Yazan: [Süleyman Turan]

Donald Trump, ABD Başkanı olduğu dönemde Orta Doğu’ya yaptığı "tarihi" ziyareti yıllar sonra hâlâ gündemden düşmüyor. Kendisi bu ziyareti için “Körfez turum harikaydı, yaklaşık 5,1 trilyon dolar getirdik” diyerek övünüyor. Evet, 5,1 trilyon dolar...

Peki aynı coğrafyada bugün ne var? Gazze’de insanlar ekmek kuyruğunda, bazen o da yok. Çocuklar aç, evler yıkık, sokaklar kan içinde. 5,1 trilyon dolarlık bir kazançtan bahsedilirken, aynı coğrafyada insanlar 5 ekmeğe bile muhtaç.

Ortadoğu ülkeleri, Trump için adeta kendi ülkelerini pazarlık masasına sürdüler. Silah anlaşmaları, enerji ortaklıkları, diplomatik tavizler... Trump, hem paraları aldı hem de bölgenin jandarması rolünü oynadı. “Şerif” gibi geldi, “tahsilatçı” gibi gitti.

Bu ülkeler, Batı’dan gelen bir lidere öyle bir ilgi gösterdi ki; karşılama törenlerinden saray protokollerine kadar her detayda “boyun eğiş” vardı. Ama ne garip, aynı ilgi Filistinli çocuklara, yıkılan hastanelere, bombalanan okullara gösterilmiyor.

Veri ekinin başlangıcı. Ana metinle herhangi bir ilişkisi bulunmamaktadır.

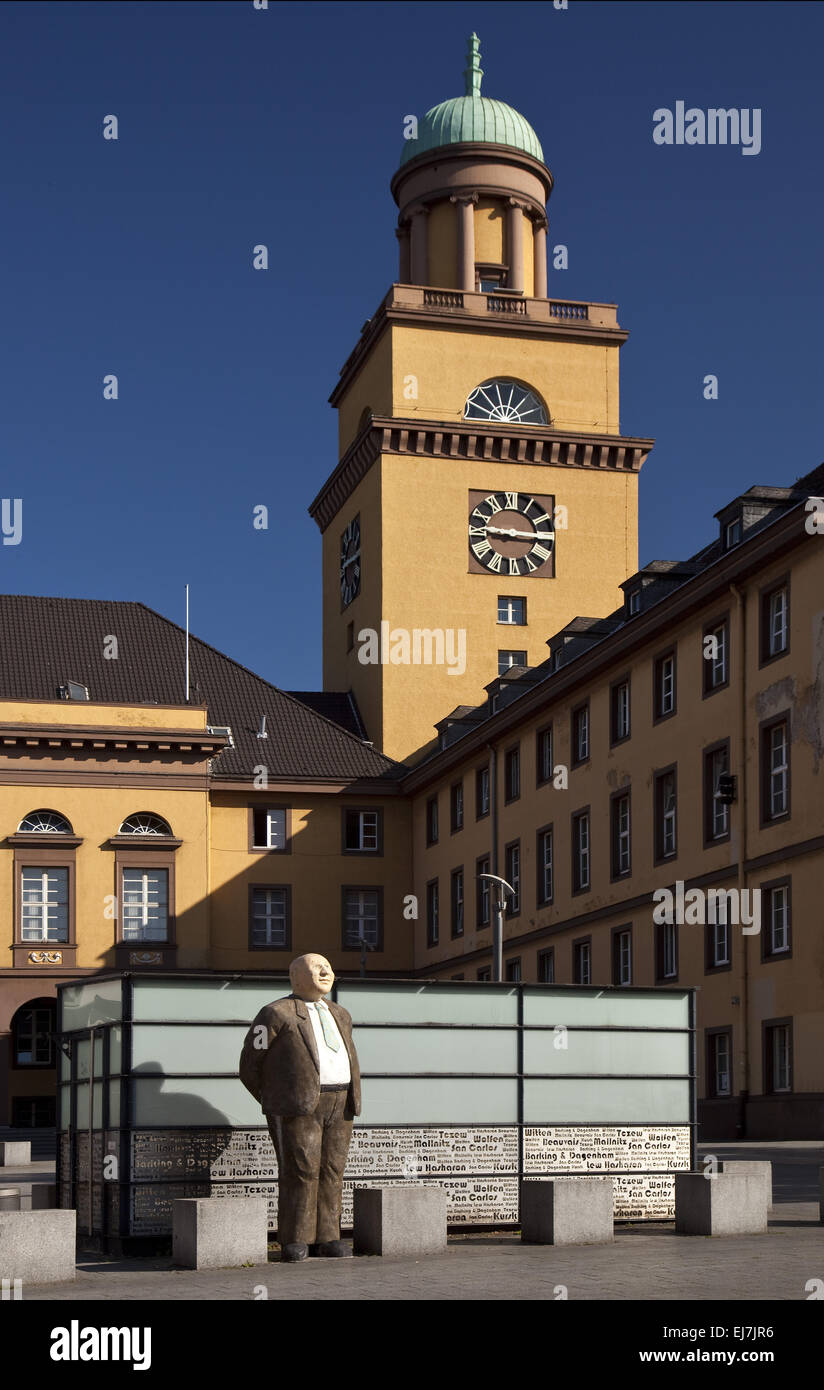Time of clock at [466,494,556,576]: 9:15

Trump geldi geçti. Ama bıraktığı izler, hâlâ derin. Paraları topladı, güvenlik vaatleri verdi ama halklara değil, yalnızca yönetimlere konuştu. Bugün Gazze’de yaşanan insani dram, sadece İsrail’in değil, sessiz kalan, koltuklarında rahat oturan yöneticilerin de suçu.

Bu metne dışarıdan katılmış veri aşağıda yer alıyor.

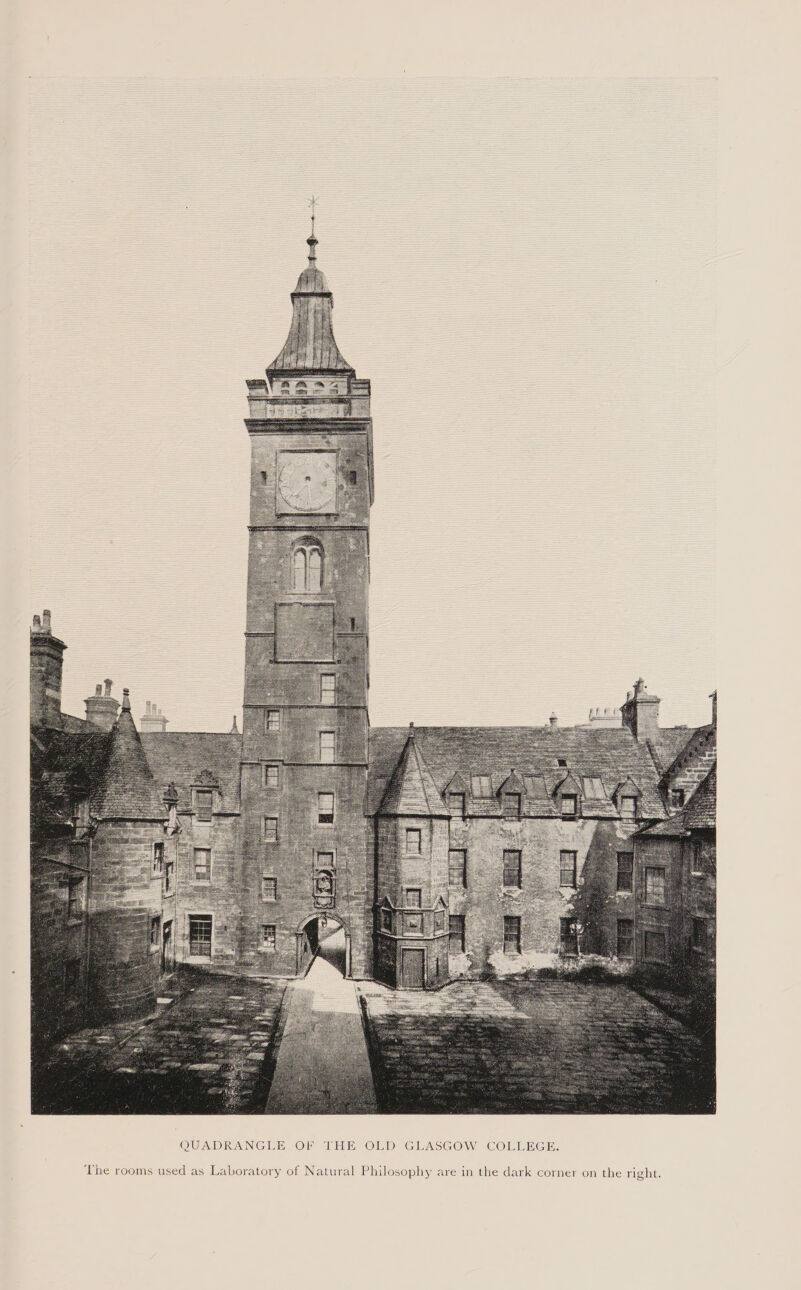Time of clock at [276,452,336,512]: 7:29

Bir zamanlar “şerefli yalnızlık” diye dalga geçilen duruşlar, bugün “şerefsiz kalabalıklar”a dönüştü. Çünkü ne onur kaldı, ne direnç. Kimi ülkeler Trump’ın eteğine yapıştı, bazıları da düşman ilan edilenle gizli kapılar ardında pazarlık yaptı.

Trump için zaferdi, ama Ortadoğu halkları için büyük bir kayıptı o tur.

Bazen bir liderin kazancı, milyonların gözyaşına mal olur. Ve tarih, bu tür kazançları asla zafer saymaz.